Start of GIVEN TEXT

Do Women Bury Their Anger?
Anger can dominate us. It takes hold, leading our actions and at times, making us much more reactive than we normally are.
After reading a recent article, I decided to look up the definition in the Collins Dictionary:
“Anger is the strong emotion that you feel when you think that someone has behaved in an unfair, cruel or unacceptable way.”
That seems a fair description. But the one thing missing is how we respond to anger.
Told To Suppress
The article I was reading attempted to answer some of that, at least from a female perspective. Written by Stephan Fowler for the Counselling Directory, it posed whether women are taught throughout their lives to suppress their anger.
Examining the stages of a woman’s life, Stephan suggests that from early childhood, girls are encouraged not to rock the boat, even if they feel an injustice. As a female grows to adulthood and beyond, they are faced with a similar message, such as being judged more harshly in the workplace than their male counterparts for being aggressive.

End of GIVEN TEXT
Start of INFORMATION

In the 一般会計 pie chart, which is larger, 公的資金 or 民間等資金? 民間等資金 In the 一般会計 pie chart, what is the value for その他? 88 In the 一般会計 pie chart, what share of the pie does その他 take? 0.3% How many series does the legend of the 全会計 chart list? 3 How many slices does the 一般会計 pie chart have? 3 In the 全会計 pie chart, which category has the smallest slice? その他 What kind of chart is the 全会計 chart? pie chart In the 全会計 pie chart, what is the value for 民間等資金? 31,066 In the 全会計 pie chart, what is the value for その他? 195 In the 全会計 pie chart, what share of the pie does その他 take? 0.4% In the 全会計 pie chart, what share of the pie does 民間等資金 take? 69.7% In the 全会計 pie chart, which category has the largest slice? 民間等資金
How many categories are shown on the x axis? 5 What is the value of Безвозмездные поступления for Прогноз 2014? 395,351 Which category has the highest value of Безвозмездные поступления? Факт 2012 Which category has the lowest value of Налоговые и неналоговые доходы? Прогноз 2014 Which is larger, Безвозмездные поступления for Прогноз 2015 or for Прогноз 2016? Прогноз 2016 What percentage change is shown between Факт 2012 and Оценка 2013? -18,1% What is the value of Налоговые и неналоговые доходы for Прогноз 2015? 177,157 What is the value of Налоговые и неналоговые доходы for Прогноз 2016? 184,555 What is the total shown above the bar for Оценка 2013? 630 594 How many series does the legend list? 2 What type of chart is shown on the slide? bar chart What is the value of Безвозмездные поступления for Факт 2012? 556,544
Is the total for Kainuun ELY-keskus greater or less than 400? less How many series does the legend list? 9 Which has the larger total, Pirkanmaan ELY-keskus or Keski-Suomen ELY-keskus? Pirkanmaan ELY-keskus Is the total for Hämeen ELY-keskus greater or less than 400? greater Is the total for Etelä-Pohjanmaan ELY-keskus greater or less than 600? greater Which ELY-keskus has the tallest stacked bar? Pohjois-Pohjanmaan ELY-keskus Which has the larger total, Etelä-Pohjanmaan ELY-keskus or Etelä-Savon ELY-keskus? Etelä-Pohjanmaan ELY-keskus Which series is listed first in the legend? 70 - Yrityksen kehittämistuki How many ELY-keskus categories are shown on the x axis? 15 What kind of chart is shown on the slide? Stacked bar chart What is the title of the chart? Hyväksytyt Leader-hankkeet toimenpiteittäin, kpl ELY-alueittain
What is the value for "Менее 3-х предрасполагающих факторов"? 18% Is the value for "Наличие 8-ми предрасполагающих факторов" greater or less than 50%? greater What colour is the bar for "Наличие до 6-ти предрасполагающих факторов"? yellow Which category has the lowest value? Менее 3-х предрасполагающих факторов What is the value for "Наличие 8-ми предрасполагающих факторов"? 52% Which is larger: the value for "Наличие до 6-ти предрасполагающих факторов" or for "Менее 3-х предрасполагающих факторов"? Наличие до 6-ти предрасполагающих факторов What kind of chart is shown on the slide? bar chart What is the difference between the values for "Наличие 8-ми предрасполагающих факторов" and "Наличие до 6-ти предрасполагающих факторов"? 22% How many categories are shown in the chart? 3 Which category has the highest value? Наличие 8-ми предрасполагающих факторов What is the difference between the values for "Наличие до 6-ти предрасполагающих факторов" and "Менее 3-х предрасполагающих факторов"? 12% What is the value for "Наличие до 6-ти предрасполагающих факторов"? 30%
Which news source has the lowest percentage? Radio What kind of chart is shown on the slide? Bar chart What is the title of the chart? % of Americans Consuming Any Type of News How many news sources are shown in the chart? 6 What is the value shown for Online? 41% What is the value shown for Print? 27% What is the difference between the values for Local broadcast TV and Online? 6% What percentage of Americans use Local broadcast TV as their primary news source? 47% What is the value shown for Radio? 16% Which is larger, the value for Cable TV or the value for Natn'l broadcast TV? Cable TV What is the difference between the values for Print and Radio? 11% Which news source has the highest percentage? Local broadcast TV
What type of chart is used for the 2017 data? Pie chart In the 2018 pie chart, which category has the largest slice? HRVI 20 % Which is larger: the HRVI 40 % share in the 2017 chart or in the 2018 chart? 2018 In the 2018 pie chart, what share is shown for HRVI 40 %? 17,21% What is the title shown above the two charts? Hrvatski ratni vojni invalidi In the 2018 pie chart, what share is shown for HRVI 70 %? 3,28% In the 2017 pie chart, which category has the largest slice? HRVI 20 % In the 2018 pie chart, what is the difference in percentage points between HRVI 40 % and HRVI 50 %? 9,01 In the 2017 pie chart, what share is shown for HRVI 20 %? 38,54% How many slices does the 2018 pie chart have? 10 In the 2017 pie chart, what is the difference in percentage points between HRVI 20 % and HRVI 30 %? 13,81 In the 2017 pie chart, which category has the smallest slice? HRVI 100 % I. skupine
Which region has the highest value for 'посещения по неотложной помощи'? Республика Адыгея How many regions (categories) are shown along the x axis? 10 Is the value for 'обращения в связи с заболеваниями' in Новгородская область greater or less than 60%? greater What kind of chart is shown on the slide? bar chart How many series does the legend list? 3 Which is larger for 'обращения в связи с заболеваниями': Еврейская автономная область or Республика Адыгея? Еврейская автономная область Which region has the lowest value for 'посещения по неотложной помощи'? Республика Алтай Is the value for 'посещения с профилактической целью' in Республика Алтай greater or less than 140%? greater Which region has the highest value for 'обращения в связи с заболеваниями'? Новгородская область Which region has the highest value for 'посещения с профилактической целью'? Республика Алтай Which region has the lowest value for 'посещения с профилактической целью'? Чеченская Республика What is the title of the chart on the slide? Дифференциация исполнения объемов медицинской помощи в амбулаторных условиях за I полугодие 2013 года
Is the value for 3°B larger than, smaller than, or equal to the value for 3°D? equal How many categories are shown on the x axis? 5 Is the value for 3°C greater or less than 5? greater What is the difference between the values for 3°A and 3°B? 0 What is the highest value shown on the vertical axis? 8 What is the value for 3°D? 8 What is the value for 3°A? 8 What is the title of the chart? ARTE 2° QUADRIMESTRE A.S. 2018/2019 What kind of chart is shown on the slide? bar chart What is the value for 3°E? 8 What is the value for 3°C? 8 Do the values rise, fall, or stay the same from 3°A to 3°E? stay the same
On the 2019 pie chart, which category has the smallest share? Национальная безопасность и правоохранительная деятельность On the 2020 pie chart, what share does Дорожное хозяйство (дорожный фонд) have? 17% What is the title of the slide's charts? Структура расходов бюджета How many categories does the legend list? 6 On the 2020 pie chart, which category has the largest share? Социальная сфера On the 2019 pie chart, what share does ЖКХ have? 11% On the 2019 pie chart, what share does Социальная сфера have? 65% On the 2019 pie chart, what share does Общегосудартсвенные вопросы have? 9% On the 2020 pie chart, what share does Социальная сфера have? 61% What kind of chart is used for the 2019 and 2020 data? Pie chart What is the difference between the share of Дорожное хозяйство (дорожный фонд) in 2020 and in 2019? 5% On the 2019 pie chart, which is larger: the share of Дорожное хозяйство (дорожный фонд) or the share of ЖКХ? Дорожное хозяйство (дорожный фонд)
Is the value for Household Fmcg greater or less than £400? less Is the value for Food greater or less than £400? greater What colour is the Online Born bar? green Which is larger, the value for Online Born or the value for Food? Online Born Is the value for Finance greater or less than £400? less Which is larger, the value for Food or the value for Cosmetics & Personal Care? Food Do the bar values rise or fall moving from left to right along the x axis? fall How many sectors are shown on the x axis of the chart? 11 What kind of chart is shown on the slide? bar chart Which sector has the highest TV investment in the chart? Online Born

End of INFORMATION

- _WORK INSTRUCTION_:
Pick up the article on women suppressing their anger where it stops, and carry it forward from its last sentence.

- _YOUR RESPONSE_:
Within relationships, “anger can be framed as irrational or hormonal”, which is amplified even more for mothers, who are labelled unstable and the root of the problem for their child.
Stephan goes on to explore how suppressing anger comes with a cost, encouraging negativity and destroying any feeling of self-worth.
But crucially, the article then talks about how anger can serve a purpose, giving you a voice and how finding a space for your anger can be beneficial.
Channelling Anger
Author Kia Abdullah discovered exactly that. Growing up in a Bangladeshi household led by strict conservatism, her parents’ attempts to protect her and her sisters were too much. An arranged marriage at 24 years old proved to be one of the final straws.
After therapy proved to be ineffective due to her cultural differences, she accepted that anger was a partner in her life that she would need to accept.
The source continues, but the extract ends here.